WHAT NEEDS TO BE DONE:
There is material below. Print exactly the lines starting at the line with "does vinegar apple" and ending at the line with "m tI[JvZ 180×5Zbg", ends included, and no others.

ENTRIES SHOWN:

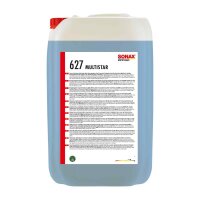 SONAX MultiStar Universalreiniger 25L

---

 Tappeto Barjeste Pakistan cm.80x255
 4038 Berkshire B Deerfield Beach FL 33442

---

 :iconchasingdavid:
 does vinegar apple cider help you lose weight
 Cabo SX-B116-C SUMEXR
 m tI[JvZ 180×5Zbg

OUTPUT OF THE TASK:
 does vinegar apple cider help you lose weight
 Cabo SX-B116-C SUMEXR
 m tI[JvZ 180×5Zbg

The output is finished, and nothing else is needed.